2000 May;35(5):539-545.
Effects of Ca2+ Antagonists and Protein Kinase Inhibitors
on Ethanol-Induced Contraction of Cat Gastric Smooth Muscle
Abstract
- BACKGROUND/AIMS
The mechanism of ethanol in contraction of gastric
smooth muscle still remains unclear. To investigate underlying mechanism of ethanol
in tonic contraction, we measured isometric contractions of cat gastric smooth muscle
using various Ca2+antagonists and protein kinase inhibitors.
METHODS
Circular muscle
strips (2.0x0.2 cm) were prepared from the fundus of stomach to measure isometric
contraction, and their contractions were recorded in a cylinder-shaped chamber filled
with Krebs-Ringer solution (pH 7.4, temperature 36C degrees) bubbled with 5% CO2 in O2.
RESULTS
Ethanol induced tonic contraction in a dose-dependent manner. EGTA inhibited
dose-dependently the contraction induced by 2% ethanol. Ethanol-induced contraction
was not inhibited by verapamil, diltiazem or TMB-8. However, econazole (a blocker of
receptor-operated Ca2+channel) significantly inhibited ethanol-induced contraction.

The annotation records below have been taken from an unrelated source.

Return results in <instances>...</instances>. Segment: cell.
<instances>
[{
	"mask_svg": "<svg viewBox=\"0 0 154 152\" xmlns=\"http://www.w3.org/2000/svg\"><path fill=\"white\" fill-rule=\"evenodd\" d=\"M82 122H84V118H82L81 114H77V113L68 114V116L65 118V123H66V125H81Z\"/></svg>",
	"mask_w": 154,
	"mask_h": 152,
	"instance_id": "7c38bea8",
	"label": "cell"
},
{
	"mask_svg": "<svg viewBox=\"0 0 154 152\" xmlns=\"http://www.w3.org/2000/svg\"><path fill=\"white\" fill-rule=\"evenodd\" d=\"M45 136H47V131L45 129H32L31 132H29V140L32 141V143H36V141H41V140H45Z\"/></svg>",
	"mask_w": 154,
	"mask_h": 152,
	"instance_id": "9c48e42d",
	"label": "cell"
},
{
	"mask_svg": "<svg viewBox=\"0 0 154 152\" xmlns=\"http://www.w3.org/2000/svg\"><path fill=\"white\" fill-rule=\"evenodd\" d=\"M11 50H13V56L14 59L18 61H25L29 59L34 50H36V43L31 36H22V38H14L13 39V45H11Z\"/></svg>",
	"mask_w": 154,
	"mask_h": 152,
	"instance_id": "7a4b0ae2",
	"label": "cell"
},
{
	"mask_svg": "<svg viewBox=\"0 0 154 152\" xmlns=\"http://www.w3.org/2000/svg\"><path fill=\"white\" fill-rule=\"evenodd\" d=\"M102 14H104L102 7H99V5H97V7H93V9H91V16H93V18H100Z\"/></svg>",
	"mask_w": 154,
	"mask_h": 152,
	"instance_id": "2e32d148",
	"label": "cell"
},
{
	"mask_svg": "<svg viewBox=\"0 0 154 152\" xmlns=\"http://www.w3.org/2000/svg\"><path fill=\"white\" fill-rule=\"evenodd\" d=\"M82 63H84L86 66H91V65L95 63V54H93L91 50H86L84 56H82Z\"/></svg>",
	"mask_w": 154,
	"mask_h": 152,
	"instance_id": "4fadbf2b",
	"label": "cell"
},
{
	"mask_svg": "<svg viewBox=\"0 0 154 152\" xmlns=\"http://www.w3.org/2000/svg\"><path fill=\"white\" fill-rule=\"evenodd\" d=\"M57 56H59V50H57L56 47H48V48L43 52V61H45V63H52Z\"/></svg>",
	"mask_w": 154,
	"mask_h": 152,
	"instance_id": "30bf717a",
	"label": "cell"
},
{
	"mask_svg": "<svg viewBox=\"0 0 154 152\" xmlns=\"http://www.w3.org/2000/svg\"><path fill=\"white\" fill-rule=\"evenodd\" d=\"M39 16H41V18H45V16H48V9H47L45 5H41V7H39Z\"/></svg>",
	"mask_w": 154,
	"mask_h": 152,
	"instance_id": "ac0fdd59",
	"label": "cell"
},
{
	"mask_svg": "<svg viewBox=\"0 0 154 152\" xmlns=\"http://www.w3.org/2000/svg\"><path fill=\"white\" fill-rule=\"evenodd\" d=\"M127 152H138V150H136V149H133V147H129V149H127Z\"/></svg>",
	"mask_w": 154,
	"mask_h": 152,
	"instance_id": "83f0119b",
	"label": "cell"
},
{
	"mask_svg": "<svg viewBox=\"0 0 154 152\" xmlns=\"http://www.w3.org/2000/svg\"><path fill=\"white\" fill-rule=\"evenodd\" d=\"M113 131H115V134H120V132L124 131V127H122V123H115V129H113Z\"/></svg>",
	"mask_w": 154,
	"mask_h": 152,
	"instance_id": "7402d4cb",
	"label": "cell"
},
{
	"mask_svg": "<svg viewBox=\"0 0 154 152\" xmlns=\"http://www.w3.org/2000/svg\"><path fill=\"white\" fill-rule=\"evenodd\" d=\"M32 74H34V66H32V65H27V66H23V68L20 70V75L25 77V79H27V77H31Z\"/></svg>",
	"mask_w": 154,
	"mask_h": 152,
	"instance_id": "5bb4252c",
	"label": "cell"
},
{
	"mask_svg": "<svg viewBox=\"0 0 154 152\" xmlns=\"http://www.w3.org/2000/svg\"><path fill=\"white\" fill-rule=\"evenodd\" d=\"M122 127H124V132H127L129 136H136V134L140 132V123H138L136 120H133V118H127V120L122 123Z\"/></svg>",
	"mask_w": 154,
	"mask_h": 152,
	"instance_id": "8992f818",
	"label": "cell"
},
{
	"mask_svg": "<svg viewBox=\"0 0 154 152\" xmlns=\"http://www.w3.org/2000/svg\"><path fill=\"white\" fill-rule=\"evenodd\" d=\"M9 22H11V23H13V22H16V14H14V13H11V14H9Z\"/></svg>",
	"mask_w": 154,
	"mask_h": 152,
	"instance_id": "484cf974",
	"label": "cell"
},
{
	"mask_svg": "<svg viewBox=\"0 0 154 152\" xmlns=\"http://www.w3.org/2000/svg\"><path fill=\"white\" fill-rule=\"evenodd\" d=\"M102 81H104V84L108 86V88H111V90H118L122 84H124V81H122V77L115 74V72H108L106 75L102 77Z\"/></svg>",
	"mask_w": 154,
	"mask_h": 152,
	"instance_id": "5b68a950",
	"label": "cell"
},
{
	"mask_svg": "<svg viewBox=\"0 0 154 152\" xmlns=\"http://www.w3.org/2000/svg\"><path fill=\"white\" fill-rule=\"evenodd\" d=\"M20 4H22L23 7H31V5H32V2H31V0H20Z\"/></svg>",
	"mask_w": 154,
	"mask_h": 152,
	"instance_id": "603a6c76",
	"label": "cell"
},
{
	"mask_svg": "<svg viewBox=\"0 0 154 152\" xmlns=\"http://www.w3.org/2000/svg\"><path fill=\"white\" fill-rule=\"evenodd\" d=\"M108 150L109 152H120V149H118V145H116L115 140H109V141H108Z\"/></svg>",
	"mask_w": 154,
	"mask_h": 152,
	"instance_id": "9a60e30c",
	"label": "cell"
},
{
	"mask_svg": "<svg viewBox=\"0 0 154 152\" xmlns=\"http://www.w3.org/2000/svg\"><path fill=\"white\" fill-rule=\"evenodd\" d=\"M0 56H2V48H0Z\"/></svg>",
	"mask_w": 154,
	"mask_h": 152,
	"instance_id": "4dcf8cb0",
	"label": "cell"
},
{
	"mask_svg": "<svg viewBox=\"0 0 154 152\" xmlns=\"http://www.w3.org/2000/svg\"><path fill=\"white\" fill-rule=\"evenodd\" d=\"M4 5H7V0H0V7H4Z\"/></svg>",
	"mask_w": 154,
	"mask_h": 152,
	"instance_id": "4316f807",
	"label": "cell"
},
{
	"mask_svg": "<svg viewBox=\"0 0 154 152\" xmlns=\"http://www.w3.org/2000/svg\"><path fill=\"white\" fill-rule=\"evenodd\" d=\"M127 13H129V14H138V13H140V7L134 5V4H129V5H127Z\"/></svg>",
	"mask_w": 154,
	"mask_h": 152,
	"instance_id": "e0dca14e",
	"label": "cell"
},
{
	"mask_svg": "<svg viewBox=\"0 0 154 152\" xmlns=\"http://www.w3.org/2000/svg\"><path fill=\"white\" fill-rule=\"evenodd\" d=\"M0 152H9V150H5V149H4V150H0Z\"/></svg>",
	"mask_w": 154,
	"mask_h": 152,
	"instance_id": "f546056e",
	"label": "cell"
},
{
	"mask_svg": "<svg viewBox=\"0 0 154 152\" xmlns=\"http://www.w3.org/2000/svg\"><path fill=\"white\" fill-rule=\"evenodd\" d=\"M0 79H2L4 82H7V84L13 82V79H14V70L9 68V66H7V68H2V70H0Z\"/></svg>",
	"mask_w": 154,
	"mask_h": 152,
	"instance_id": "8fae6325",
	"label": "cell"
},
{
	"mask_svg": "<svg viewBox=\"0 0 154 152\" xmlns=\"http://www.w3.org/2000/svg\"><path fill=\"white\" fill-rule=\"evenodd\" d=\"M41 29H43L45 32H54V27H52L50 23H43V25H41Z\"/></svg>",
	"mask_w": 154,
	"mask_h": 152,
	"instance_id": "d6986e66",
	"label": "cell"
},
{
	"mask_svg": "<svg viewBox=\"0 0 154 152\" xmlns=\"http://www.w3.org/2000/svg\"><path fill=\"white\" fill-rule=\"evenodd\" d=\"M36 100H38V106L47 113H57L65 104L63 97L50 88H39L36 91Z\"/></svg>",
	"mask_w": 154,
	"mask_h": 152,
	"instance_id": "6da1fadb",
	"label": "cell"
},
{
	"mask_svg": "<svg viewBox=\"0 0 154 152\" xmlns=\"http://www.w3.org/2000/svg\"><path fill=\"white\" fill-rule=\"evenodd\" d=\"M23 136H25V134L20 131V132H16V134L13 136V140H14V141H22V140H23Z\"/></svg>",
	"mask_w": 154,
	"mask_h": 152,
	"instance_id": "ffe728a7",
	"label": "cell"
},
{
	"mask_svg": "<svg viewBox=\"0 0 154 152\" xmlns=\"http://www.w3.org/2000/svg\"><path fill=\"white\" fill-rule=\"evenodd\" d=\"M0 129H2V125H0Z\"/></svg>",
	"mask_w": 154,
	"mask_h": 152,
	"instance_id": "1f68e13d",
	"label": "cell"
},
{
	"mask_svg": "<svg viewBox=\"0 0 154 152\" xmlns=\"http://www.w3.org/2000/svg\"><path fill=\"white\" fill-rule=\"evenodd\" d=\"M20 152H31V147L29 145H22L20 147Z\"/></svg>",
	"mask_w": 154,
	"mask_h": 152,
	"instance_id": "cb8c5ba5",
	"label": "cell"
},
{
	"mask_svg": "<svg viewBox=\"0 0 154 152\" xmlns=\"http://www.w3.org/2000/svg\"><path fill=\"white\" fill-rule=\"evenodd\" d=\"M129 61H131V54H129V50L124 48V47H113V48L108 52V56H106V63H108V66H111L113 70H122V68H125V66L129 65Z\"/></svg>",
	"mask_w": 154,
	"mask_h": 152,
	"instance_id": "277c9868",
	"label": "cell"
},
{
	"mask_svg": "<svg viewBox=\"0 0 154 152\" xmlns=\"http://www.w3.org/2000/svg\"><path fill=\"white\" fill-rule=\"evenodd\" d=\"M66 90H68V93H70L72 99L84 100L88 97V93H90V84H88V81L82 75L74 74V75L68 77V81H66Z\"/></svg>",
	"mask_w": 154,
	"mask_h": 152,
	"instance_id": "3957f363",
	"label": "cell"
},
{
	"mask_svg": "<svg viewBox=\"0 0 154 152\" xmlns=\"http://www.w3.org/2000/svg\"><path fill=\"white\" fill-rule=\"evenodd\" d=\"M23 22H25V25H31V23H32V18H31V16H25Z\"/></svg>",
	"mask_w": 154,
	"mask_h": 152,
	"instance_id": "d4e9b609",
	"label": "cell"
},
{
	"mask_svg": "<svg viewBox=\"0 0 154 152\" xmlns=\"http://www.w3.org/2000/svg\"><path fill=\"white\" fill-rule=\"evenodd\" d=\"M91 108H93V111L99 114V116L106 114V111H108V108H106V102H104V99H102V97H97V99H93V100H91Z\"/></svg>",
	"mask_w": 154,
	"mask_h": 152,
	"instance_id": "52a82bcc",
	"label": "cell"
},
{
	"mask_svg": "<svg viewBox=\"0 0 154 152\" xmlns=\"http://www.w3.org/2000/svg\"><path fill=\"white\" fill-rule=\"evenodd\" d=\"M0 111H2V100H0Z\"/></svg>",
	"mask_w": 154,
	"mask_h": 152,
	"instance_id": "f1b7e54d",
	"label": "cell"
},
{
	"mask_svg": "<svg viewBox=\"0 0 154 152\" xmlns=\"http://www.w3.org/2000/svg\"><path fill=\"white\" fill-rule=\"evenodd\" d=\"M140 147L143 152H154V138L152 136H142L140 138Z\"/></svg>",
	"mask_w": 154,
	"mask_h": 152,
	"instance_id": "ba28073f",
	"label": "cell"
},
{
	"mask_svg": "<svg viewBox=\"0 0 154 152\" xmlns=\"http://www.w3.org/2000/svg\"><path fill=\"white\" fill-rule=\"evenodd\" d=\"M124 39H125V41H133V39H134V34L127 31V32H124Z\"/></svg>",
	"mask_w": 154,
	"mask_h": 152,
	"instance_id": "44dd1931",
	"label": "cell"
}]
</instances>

Ethanol-induced contraction was significantly inhibited by 10 micrometer bisindolylmaleimide
and 50 micrometer genistein, but not by 50 micrometer W-7 and 30 micrometer trifluoperazine. One micrometer PMA
(Protein kinase C activator) augmented ethanol-induced contraction, whereas tyrosine
phosphatase inhibitors such as BTH, BPA and vanadate, did not.
CONCLUSIONS
From the
above results, it is suggested that ethanol-induced contraction is mediated by protein
kinase C and tyrosine kinase, and the influx of extracellular Ca2+ induced by ethanol
is mediated via econazole-sensitive Ca2+channel.